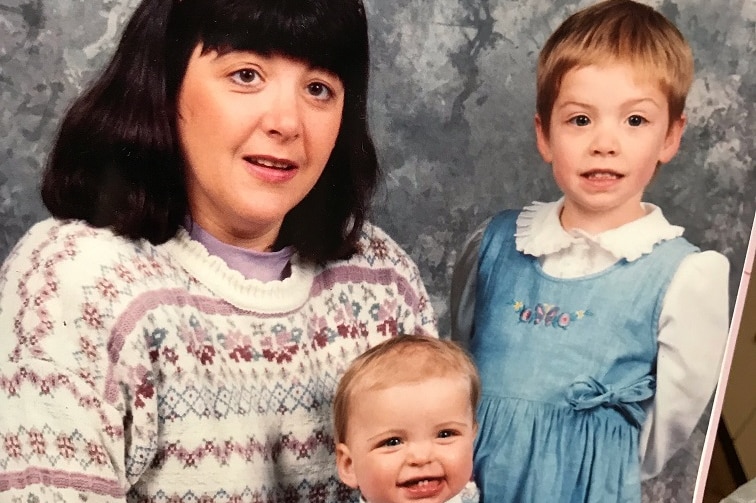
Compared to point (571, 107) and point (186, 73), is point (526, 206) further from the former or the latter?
point (186, 73)

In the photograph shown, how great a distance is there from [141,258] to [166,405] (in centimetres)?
13

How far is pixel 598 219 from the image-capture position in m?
0.83

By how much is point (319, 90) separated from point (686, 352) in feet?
1.49

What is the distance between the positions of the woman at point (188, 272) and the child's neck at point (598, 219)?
0.22 meters

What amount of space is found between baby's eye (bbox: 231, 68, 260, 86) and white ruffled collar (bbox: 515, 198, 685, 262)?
30cm

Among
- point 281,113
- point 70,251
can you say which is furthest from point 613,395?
point 70,251

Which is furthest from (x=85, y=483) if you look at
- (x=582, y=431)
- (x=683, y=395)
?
(x=683, y=395)

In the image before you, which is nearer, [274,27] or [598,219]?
[274,27]

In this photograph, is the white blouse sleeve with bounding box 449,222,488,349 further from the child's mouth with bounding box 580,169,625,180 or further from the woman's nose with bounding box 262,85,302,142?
the woman's nose with bounding box 262,85,302,142

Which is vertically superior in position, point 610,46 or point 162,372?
point 610,46

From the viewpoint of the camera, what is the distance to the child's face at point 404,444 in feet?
2.45

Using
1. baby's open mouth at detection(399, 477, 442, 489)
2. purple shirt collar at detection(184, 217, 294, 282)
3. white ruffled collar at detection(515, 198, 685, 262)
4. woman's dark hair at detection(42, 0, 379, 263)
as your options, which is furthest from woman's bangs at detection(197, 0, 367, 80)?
baby's open mouth at detection(399, 477, 442, 489)

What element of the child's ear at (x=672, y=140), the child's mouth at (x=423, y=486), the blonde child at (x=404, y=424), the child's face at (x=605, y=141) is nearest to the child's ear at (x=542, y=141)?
the child's face at (x=605, y=141)

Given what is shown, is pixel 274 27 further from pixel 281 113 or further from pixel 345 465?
pixel 345 465
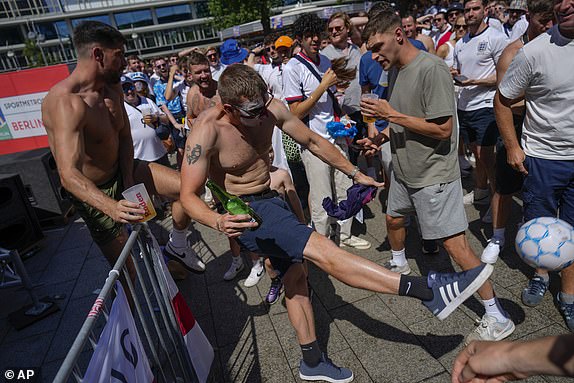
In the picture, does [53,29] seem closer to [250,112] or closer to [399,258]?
[250,112]

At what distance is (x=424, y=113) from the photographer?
249 cm

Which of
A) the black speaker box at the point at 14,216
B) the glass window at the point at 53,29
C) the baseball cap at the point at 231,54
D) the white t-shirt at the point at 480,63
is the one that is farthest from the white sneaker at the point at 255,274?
the glass window at the point at 53,29

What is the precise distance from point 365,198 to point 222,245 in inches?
93.6

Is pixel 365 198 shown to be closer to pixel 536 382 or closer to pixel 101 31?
pixel 536 382

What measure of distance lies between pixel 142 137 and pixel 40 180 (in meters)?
2.35

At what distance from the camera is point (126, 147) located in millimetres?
3045

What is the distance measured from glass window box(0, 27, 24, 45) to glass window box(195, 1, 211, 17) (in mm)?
23392

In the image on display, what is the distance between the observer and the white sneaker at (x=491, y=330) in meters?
2.43

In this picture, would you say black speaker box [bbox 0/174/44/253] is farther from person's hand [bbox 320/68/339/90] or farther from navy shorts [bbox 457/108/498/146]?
navy shorts [bbox 457/108/498/146]

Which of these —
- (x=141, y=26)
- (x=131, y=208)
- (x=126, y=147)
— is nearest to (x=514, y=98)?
(x=131, y=208)

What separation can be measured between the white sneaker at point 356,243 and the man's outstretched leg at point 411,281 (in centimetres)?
190

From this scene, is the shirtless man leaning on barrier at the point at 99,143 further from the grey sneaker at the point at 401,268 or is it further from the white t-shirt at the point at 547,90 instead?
the white t-shirt at the point at 547,90

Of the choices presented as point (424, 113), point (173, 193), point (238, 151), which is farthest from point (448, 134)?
point (173, 193)

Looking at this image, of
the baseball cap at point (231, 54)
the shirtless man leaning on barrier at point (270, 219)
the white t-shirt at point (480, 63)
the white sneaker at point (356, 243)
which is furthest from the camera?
the baseball cap at point (231, 54)
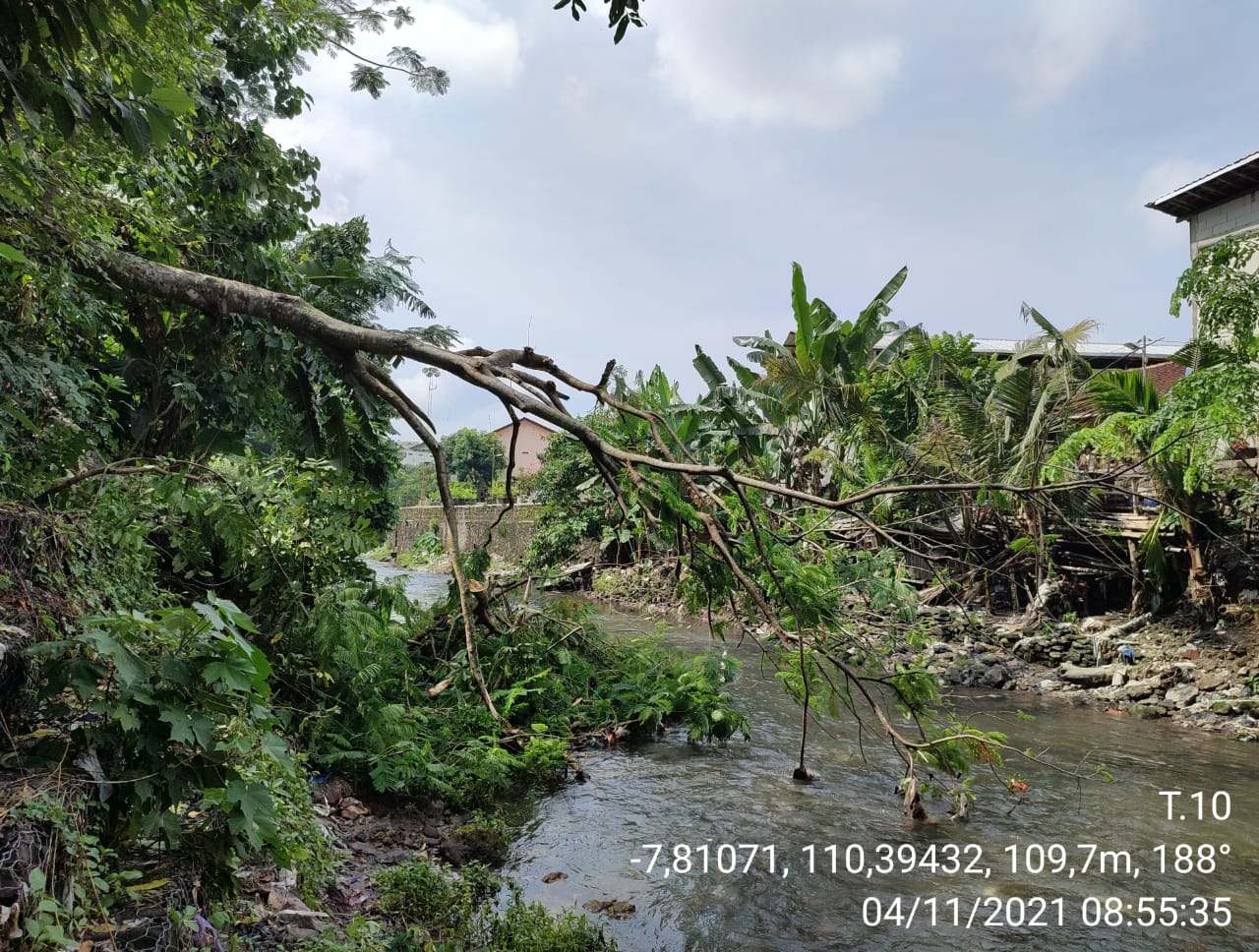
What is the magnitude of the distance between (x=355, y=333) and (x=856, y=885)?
4.00 m

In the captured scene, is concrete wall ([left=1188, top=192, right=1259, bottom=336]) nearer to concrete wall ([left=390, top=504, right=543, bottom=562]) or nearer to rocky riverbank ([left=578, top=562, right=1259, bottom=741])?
rocky riverbank ([left=578, top=562, right=1259, bottom=741])

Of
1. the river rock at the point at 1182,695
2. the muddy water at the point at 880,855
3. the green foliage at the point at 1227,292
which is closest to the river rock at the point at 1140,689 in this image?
the river rock at the point at 1182,695

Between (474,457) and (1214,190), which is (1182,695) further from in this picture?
(474,457)

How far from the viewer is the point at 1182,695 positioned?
9117 millimetres

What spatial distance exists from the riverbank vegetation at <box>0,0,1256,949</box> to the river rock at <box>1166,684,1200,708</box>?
169cm

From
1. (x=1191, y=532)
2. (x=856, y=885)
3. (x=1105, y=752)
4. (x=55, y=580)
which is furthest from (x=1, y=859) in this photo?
(x=1191, y=532)

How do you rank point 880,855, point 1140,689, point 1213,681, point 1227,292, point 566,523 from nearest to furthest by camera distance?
point 880,855, point 1227,292, point 1213,681, point 1140,689, point 566,523

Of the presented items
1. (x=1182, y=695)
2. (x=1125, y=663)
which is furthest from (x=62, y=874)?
(x=1125, y=663)

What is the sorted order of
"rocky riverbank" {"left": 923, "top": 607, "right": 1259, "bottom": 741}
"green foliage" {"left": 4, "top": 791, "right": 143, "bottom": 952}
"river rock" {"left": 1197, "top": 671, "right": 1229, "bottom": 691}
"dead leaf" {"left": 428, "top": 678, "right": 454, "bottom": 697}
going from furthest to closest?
1. "river rock" {"left": 1197, "top": 671, "right": 1229, "bottom": 691}
2. "rocky riverbank" {"left": 923, "top": 607, "right": 1259, "bottom": 741}
3. "dead leaf" {"left": 428, "top": 678, "right": 454, "bottom": 697}
4. "green foliage" {"left": 4, "top": 791, "right": 143, "bottom": 952}

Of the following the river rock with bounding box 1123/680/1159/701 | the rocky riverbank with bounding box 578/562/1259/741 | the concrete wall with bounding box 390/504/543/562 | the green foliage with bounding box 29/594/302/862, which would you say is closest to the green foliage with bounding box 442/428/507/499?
the concrete wall with bounding box 390/504/543/562

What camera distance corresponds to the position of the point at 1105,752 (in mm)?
7547

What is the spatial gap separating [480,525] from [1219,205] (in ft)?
77.6

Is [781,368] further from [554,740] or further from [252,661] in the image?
[252,661]

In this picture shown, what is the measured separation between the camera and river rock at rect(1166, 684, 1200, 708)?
9016mm
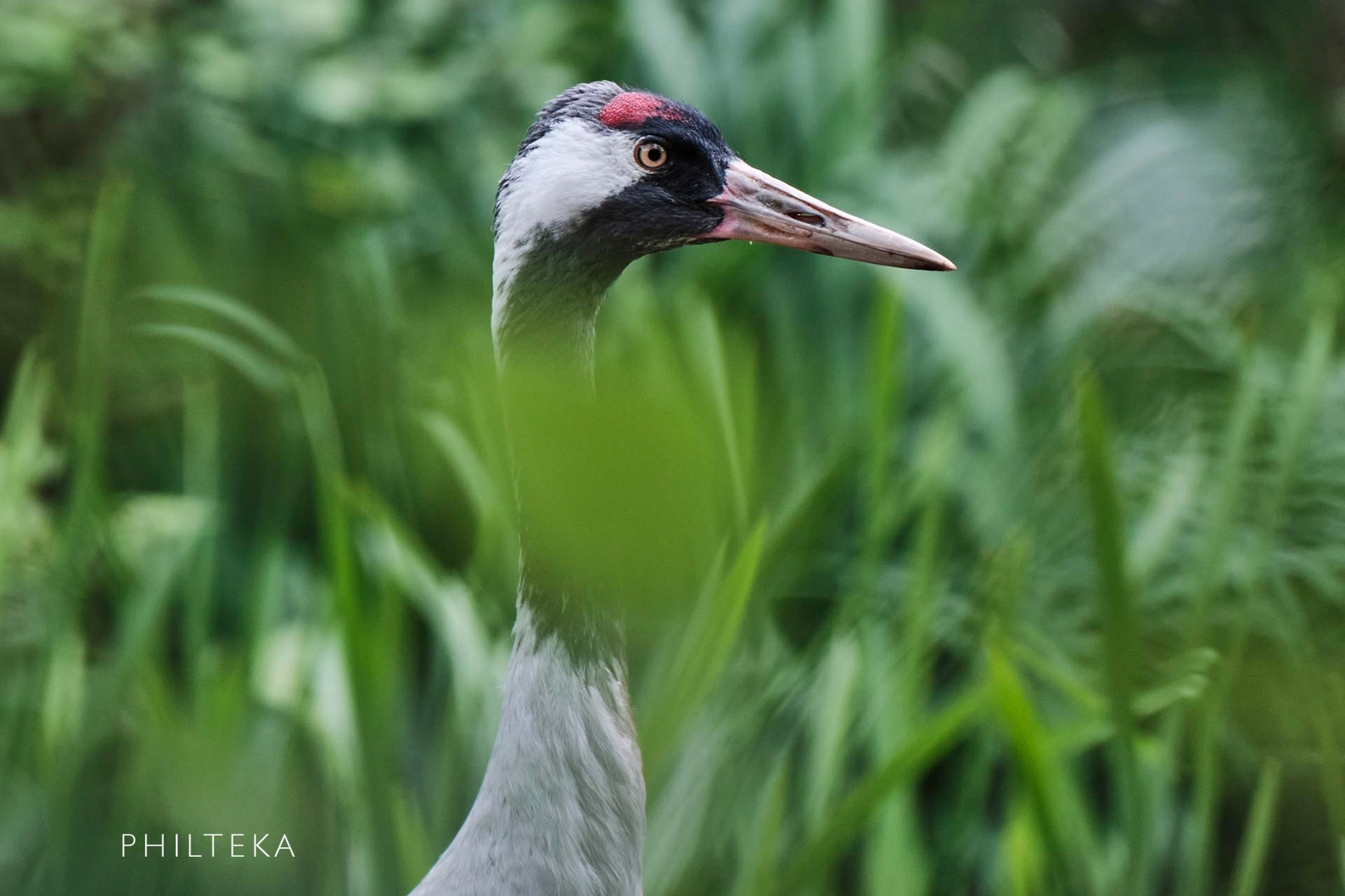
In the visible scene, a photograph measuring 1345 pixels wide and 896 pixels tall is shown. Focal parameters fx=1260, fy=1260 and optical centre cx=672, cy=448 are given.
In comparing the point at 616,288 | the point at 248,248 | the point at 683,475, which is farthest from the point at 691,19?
the point at 683,475

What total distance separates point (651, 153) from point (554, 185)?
0.36 ft

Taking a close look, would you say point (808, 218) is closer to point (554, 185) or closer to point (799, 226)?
point (799, 226)

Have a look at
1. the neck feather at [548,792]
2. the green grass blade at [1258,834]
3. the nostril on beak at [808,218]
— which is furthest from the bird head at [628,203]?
the green grass blade at [1258,834]

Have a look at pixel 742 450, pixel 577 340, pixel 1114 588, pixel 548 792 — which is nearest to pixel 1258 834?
pixel 1114 588

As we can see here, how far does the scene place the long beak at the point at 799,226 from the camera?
1123mm

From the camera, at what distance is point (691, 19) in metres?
2.60

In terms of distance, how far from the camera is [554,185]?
110 centimetres

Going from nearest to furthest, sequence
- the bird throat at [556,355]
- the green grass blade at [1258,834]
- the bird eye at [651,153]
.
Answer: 1. the bird throat at [556,355]
2. the bird eye at [651,153]
3. the green grass blade at [1258,834]

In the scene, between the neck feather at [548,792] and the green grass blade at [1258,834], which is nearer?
the neck feather at [548,792]

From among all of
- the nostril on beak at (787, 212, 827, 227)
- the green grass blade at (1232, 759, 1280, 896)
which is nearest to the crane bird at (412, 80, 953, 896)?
the nostril on beak at (787, 212, 827, 227)

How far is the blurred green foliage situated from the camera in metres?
1.49

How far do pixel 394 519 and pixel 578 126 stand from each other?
0.85 meters

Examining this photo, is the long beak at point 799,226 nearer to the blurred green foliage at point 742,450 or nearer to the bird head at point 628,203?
the bird head at point 628,203

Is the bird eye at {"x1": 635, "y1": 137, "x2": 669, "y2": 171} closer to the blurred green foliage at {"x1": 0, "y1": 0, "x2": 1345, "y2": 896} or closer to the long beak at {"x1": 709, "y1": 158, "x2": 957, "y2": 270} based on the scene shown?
the long beak at {"x1": 709, "y1": 158, "x2": 957, "y2": 270}
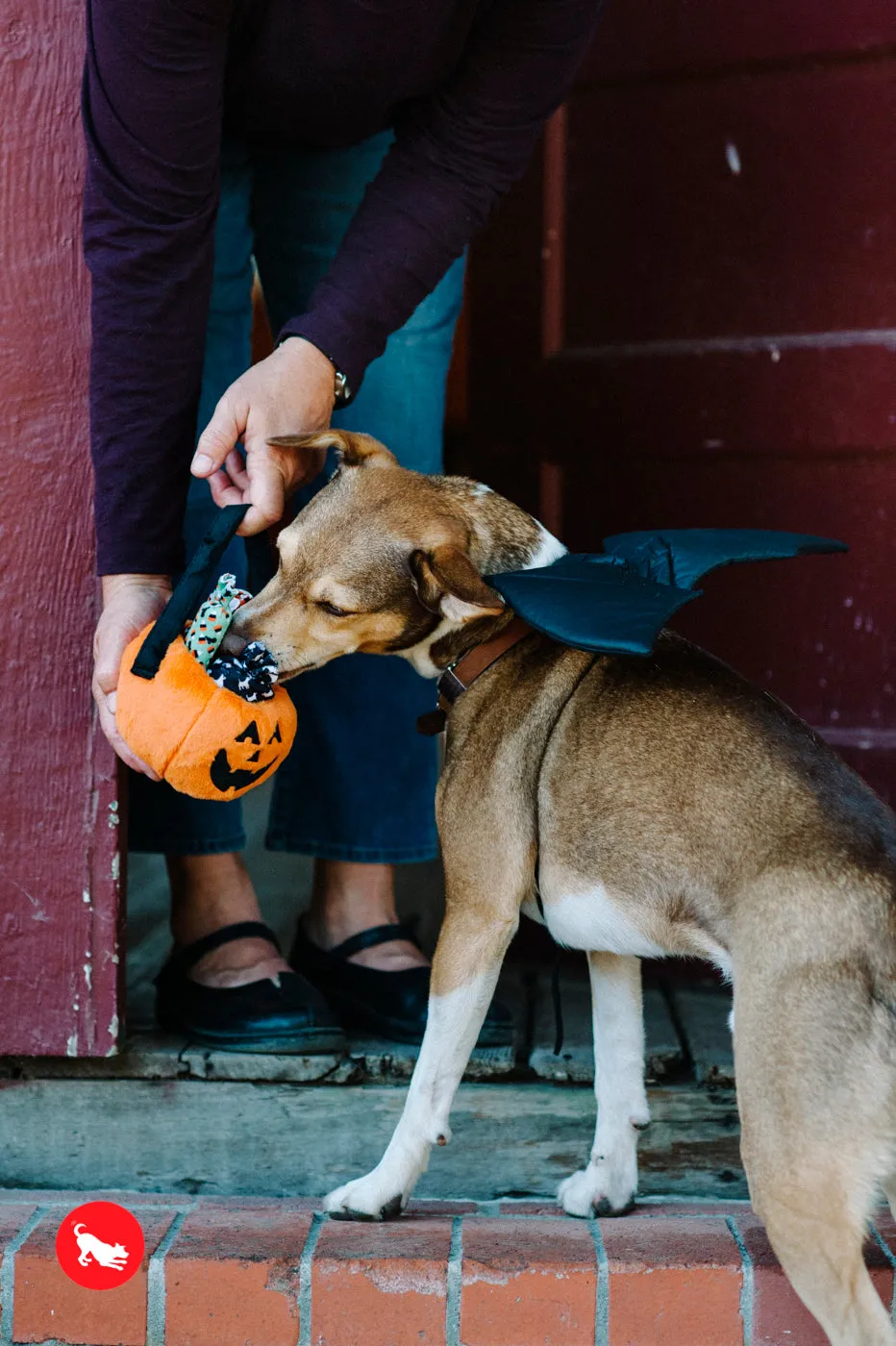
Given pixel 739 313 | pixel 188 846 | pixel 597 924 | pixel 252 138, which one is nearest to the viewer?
pixel 597 924

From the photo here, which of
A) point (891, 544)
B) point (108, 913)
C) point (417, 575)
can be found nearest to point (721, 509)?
point (891, 544)

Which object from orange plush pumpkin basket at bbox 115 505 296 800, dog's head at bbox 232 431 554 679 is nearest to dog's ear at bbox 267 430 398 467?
dog's head at bbox 232 431 554 679

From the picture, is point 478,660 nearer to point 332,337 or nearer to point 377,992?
point 332,337

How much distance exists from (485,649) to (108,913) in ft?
2.73

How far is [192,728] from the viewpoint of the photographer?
1864 millimetres

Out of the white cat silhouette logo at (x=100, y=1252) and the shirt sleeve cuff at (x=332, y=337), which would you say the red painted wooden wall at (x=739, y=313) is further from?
the white cat silhouette logo at (x=100, y=1252)

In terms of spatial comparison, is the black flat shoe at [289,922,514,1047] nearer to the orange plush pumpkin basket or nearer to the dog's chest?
the dog's chest

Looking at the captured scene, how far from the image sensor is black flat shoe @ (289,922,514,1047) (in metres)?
2.47

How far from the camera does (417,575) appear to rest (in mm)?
2141

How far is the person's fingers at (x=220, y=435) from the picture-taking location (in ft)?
6.65

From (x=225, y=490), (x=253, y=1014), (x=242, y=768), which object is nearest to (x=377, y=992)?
(x=253, y=1014)

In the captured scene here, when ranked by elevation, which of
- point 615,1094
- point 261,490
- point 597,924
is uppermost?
point 261,490

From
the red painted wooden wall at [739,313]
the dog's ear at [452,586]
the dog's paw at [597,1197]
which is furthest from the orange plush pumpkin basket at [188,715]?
the red painted wooden wall at [739,313]

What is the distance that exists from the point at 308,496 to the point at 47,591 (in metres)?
0.53
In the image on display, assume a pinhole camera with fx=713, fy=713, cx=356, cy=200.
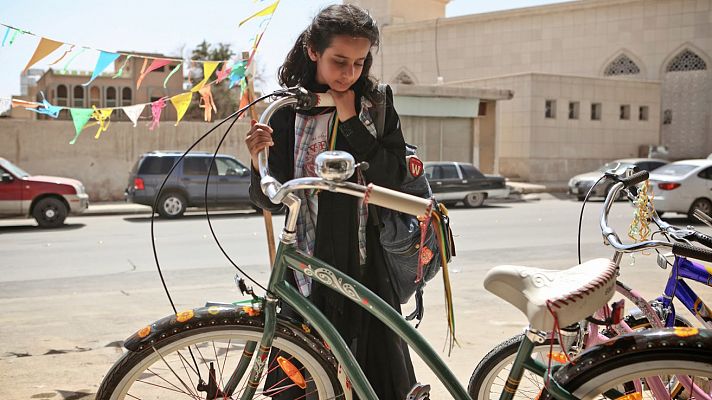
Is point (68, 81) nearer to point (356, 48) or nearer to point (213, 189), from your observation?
point (213, 189)

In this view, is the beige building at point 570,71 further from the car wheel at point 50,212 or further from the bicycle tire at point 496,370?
the bicycle tire at point 496,370

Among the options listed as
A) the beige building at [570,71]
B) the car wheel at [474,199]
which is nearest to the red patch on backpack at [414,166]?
the car wheel at [474,199]

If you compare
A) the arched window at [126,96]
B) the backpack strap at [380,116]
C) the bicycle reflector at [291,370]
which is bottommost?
the bicycle reflector at [291,370]

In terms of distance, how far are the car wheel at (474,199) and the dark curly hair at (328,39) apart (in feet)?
57.6

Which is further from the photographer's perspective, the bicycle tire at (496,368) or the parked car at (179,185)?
the parked car at (179,185)

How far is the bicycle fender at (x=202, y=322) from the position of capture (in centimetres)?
216

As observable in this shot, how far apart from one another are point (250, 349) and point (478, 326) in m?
3.52

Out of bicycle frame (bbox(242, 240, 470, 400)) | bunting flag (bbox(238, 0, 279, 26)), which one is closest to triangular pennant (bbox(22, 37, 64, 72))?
bunting flag (bbox(238, 0, 279, 26))

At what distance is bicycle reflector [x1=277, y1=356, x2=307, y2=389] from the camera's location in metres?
2.33

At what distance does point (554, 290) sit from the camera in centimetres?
202

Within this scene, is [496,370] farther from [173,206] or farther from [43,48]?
[173,206]

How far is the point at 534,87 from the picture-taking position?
29062 millimetres

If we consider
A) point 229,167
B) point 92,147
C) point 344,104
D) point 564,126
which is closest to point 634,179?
point 344,104

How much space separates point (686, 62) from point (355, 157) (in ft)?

*Exercise directions*
Return the part of the data that opens with the line containing "Within this scene, is" and runs through the end of the data, copying every line without change.

*Final result*
Within this scene, is [496,370] farther from [173,206] or farther from [43,48]?
[173,206]

How far is the point at 534,87 from the picture-taking position?
29062 millimetres

If we consider
A) point 229,167
B) point 92,147
C) point 344,104
D) point 564,126
which is closest to point 634,179?
point 344,104

How much space separates point (686, 62) from point (355, 157) (in ft)?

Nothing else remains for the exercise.